Performance Regression Detection

Overview

The diff command compares two profiles to identify:

REGRESSION: Methods that got slower (self% increased)
IMPROVEMENT: Methods that got faster (self% decreased)
NEW: Methods that appeared (absent in “before”)
GONE: Methods that disappeared (absent in “after”)

Basic Usage

Compare Two Files

ap-query diff before.jfr after.jfr

Output:

REGRESSION
  HashMap.resize     12.3% -> 28.7%  (+16.4%)
  String.split        5.2% -> 12.1%  (+6.9%)

IMPROVEMENT
  JSON.parse         18.9% ->  8.3%  (-10.6%)
  Thread.sleep       25.4% -> 12.1%  (-13.3%)

NEW
  Cache.evict         7.2%

GONE
  OldMethod.process  14.5%

Each entry shows:

Method name
Before % → After %
Delta (change in self%)

Diff compares self% (time spent in the method itself), not total time.

Window-Based Diff (Single File)

Compare two time windows in one JFR recording:

ap-query diff profile.jfr \
  --from 55s --to 1m05s \
  --vs-from 2m45s --vs-to 3m10s

Output:

REGRESSION
  HashMap.get      8.2% -> 19.5%  (+11.3%)

IMPROVEMENT
  Thread.yield    32.1% -> 14.6%  (-17.5%)

Use cases:

Before/after a configuration change in one session
Compare low-load vs high-load periods
Detect degradation during a long run

Window-based diff avoids recording two separate profiles for comparisons.

Interpreting Results

Regression

Method’s self% increased (got slower or more frequent):

REGRESSION
  HashMap.resize     12.3% -> 28.7%  (+16.4%)

What it means:

HashMap resizing went from 12.3% to 28.7% of CPU time
Absolute increase: +16.4 percentage points

Possible causes:

Increased load
Larger data structures
Code change introduced inefficiency
JIT deoptimization

Improvement

Method’s self% decreased (got faster or less frequent):

IMPROVEMENT
  JSON.parse         18.9% ->  8.3%  (-10.6%)

What it means:

JSON parsing dropped from 18.9% to 8.3%
Absolute decrease: -10.6 percentage points

Possible causes:

Optimization applied
Caching added
Reduced call frequency
JIT compilation kicked in

New

Method appeared in “after” but was absent in “before”:

NEW
  Cache.evict         7.2%

What it means:

Cache eviction became a hotspot (0% → 7.2%)

Possible causes:

New feature added
Code path activated by workload change
Method renamed/moved (appears as new)
Sampling captured different execution

Gone

Method disappeared from “after” (was in “before”):

GONE
  OldMethod.process  14.5%

What it means:

Method dropped from 14.5% to 0%

Possible causes:

Code removed/refactored
Feature disabled
Workload stopped triggering it
Method inlined by JIT (merged into caller)

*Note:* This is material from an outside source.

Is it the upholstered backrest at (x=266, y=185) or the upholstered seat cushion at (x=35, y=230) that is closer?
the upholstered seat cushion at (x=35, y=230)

JIT inlining can cause methods to “disappear” from profiles even without code changes.

Filtering Changes

Minimum Delta Threshold

Hide small changes with --min-delta:

ap-query diff before.jfr after.jfr --min-delta 5.0

Only shows changes ≥ 5.0 percentage points. Default: 0.5 (0.5% threshold). Use cases:

Focus on significant regressions
Ignore noise from JIT/GC variations
CI gates for major changes only

Limit Output Rows

ap-query diff before.jfr after.jfr --top 5

Shows top 5 entries per category (REGRESSION, IMPROVEMENT, NEW, GONE). Default: unlimited.

Cross-Format Diffs

Compare different profile formats:

# JFR vs pprof
ap-query diff baseline.jfr optimized.pb.gz

# JFR vs collapsed text
ap-query diff before.jfr after.collapsed

# pprof vs pprof
ap-query diff go-before.pprof go-after.pprof

Event type resolution:

Both have cpu → use cpu
Only one has cpu → use that side’s default
Explicit --event flag overrides

Event Type Selection

Explicit Event

ap-query diff before.jfr after.jfr --event wall

Compare wall-clock profiles (blocking time).

Auto-Detection

If both files have the same event, it’s selected automatically:

Event: cpu (auto-selected)

If events differ, ap-query picks the most common one and warns:

Event: cpu (auto-selected; before has cpu, after has cpu+wall)

Combining with Filters

Thread-Specific Diff

ap-query diff before.jfr after.jfr -t "http-nio"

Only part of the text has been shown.